Justification of Red List Category
This species has an extremely large range, and a very large global population, however the population is suspected to be in decline owing to ongoing habitat destruction and hunting pressure. In Europe declines have been very rapid, however this only represents c.15 % of the global range and trends in Asia and north Africa are more difficult to determine. It remains classified as Least Concern because the overall rate of decline is not yet suspected to be moderately rapid, however better information from across the range could lead to its uplisting to a higher category of threat in the near future.
The European population is estimated at 10,400-19,100 pairs, which equates to 20,800-38,200 mature individuals (BirdLife International 2015).
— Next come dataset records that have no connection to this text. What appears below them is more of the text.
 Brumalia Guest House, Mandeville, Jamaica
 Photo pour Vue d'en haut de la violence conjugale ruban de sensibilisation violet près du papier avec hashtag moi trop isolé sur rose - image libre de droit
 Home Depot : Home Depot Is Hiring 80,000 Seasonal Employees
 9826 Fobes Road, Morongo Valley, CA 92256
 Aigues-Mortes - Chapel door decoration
Europe forms c.15% of the global range, so a very preliminary estimate of the global population size is 138,000-255,000 mature individuals, although further validation of this estimate is needed.
The population is suspected to be in decline owing to ongoing habitat destruction and hunting pressure. In Europe the population size is estimated to be decreasing by 50-79% in 16.8 years (three generations) (BirdLife International 2015). The global rate of decline is difficult to determine, but is not currently thought to be moderately rapid.
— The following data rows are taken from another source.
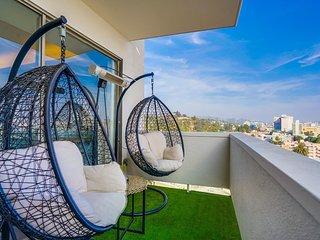 West Hollywood LUX | Pool Spa & Breathtaking Views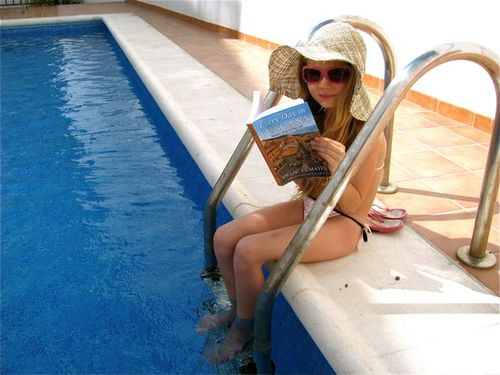 girl in pool reading book, summer reading, Every Day in Tuscany by Mayes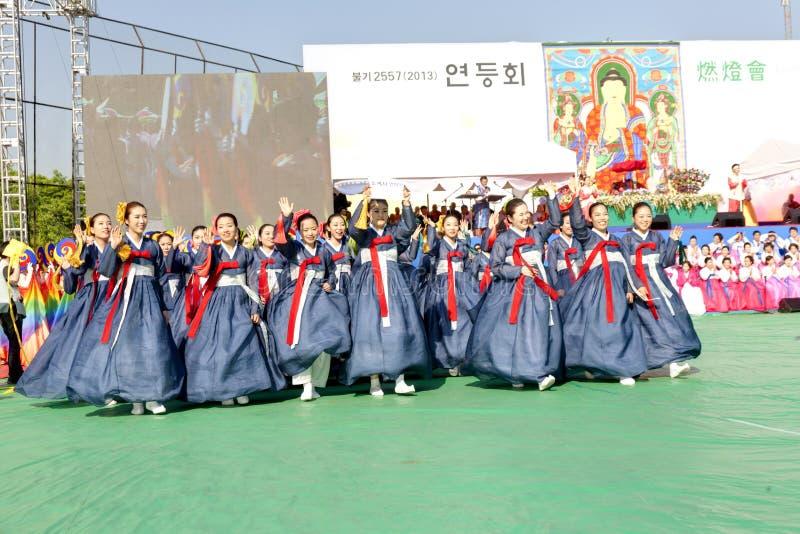 Koreańscy młodzi ludzie świętuje dla Lotosowego lampionu zdjęcia royalty free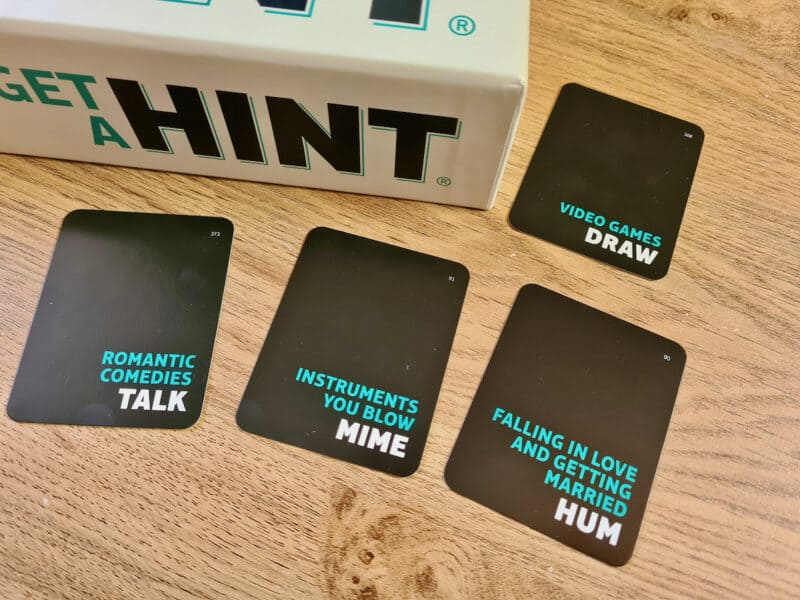 Hint playing cards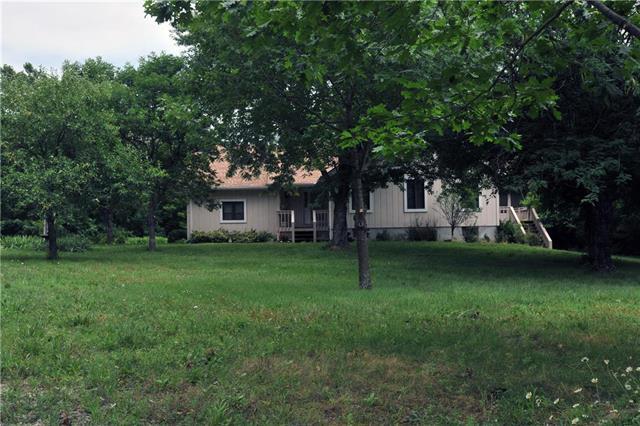 21705 S Carter Road, Peculiar, MO 64078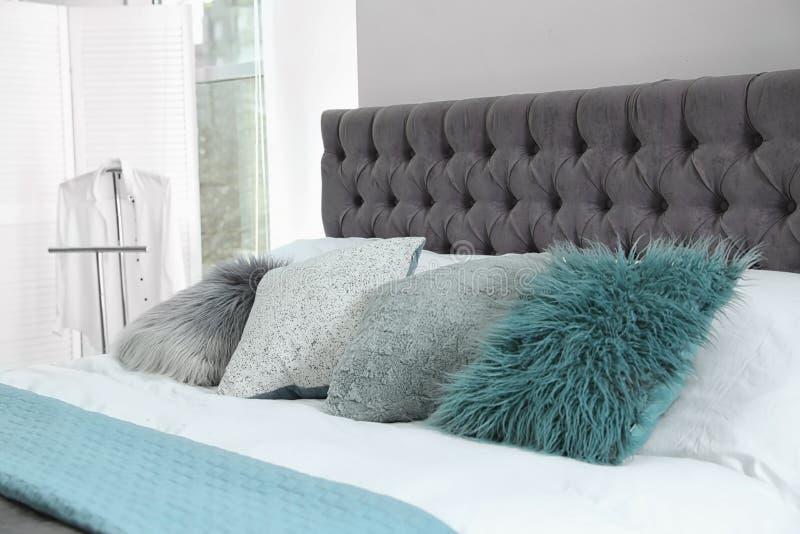 Comfortabel bed met verschillende hoofdkussens en plaid Idee voor binnenlands decor royalty-vrije stock foto's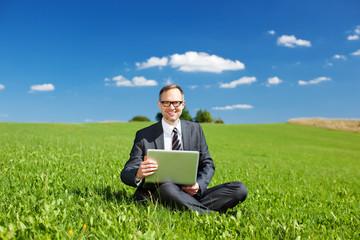 arbeiten unter blauem himmel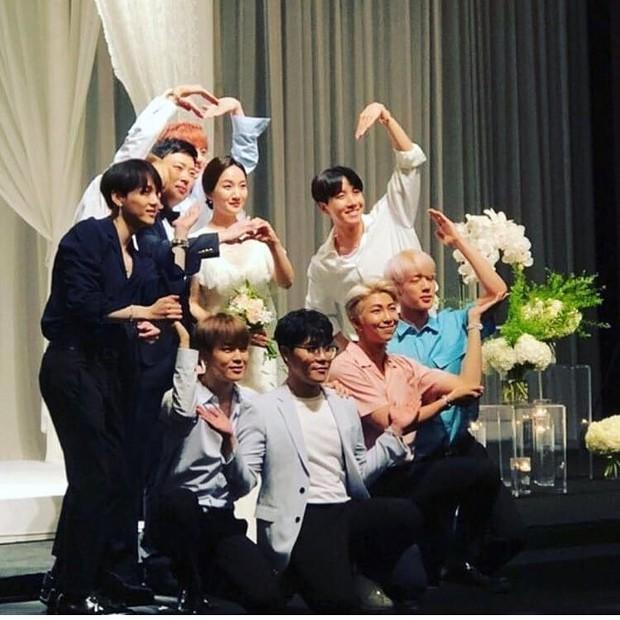 Bất ngờ chưa, BTS vừa mang siêu hit DNA đi hát... đám cưới - Ảnh 2.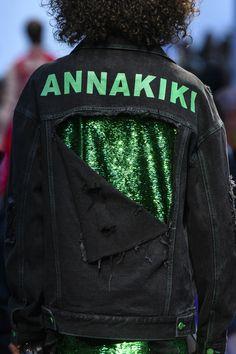 Annakiki at Milan Fashion Week Spring 2018 - Details Runway Photos New Fashion Clothes, Denim Fashion, Fashion Outfits, Milan Fashion, Fashion Tips, Fashion Weeks, Spring Fashion, Diy Jeans, Custom Clothes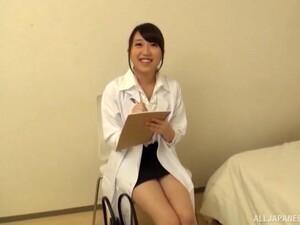 دكتور,ممرضة,منطقة نظر,حلق الشعر,زي مدرسى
This species breeds in Iberia and NW Africa (including the Canary Islands), and from Turkey east through southern Central Asia to NW China, and south to Iran and Pakistan, with some birds wintering further south in the Middle East and NW India (de Juana & Boesman 2016).
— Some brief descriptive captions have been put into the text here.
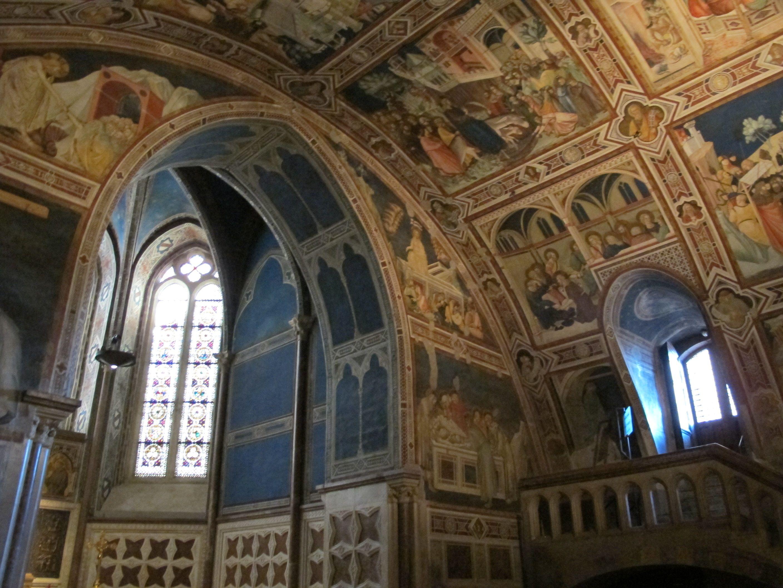 Transetto sinistro della Basilica inferiore di Assisi, che ospita un importante ciclo di affreschi con Storie della Passione di Cristo di Pietro Lorenzetti (1310-1319 ca.)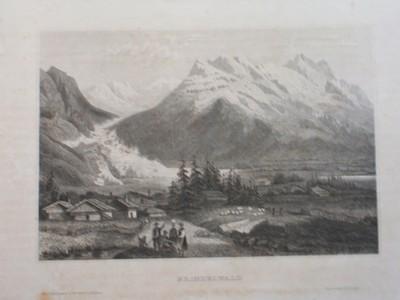 """Grindelwald (in der Schweiz). Blick mit Almhütten, im Vordergrund Bauerngruppe, links hinten, in dem ansteigenden Tal das Ende des von oben """"fliessenden"""" Grindelwaldgletschers."""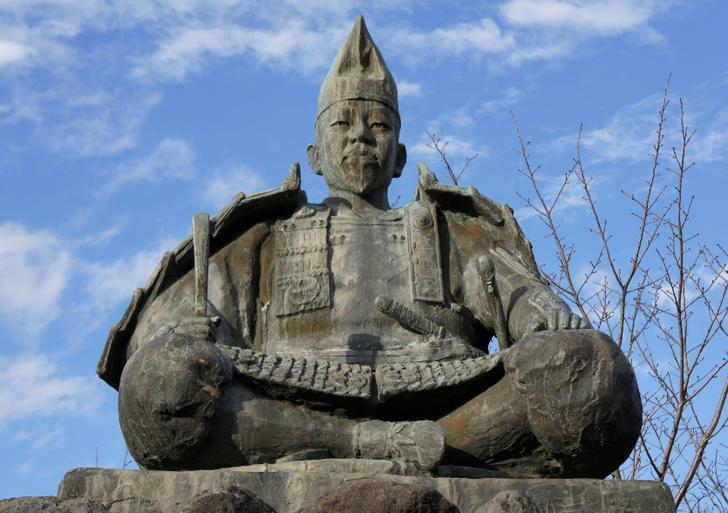 源頼朝など鎌倉武士を専門に扱うペーパークラフト工房が『人生の楽園』で紹介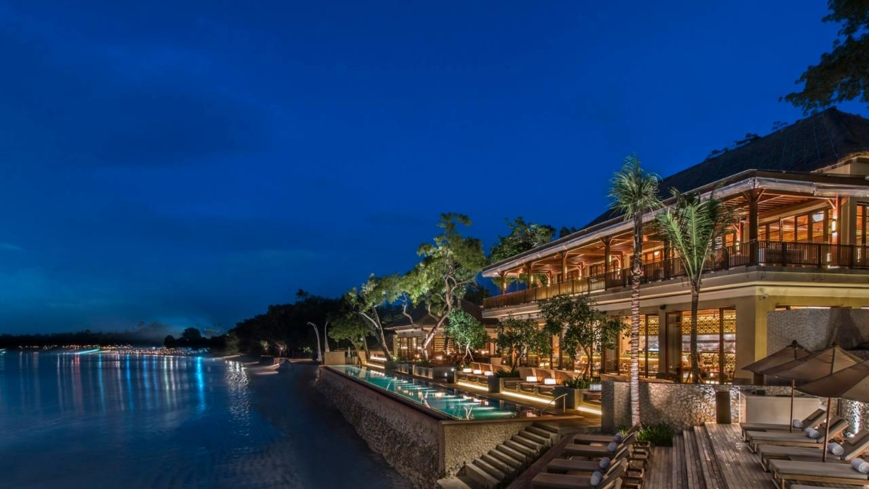 An overview of the Sundara Restaurant at Four Seasons, Jimbaran Bay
The species inhabits semi-arid plains with steppe to semi-desert vegetation, including pastoral scrubland and dry cereal cultivation with associated fallow ground (de Juana and Boesman 2016). It lays between March and August with timing dependent on latitude, generally laying in April in the Canary Islands and mostly June in Spain and the former USSR with replacement clutches until September (de Juana and Boesman 2016). It normally lays three eggs. The nest is an uncovered, bare scrape in bare, stony areas such as those found on the edges of ploughed fields (Tucker and Heath 1994). It often feeds on small or very small seeds apparently preferring Leguminosae, as well as cereal grain and cultivated legumes. It is sedentary in Iberia and North Africa and nomadic or partially migratory in Turkey and the Middle East and largely migratory in Kazakhstan (de Juana and Boesman 2016).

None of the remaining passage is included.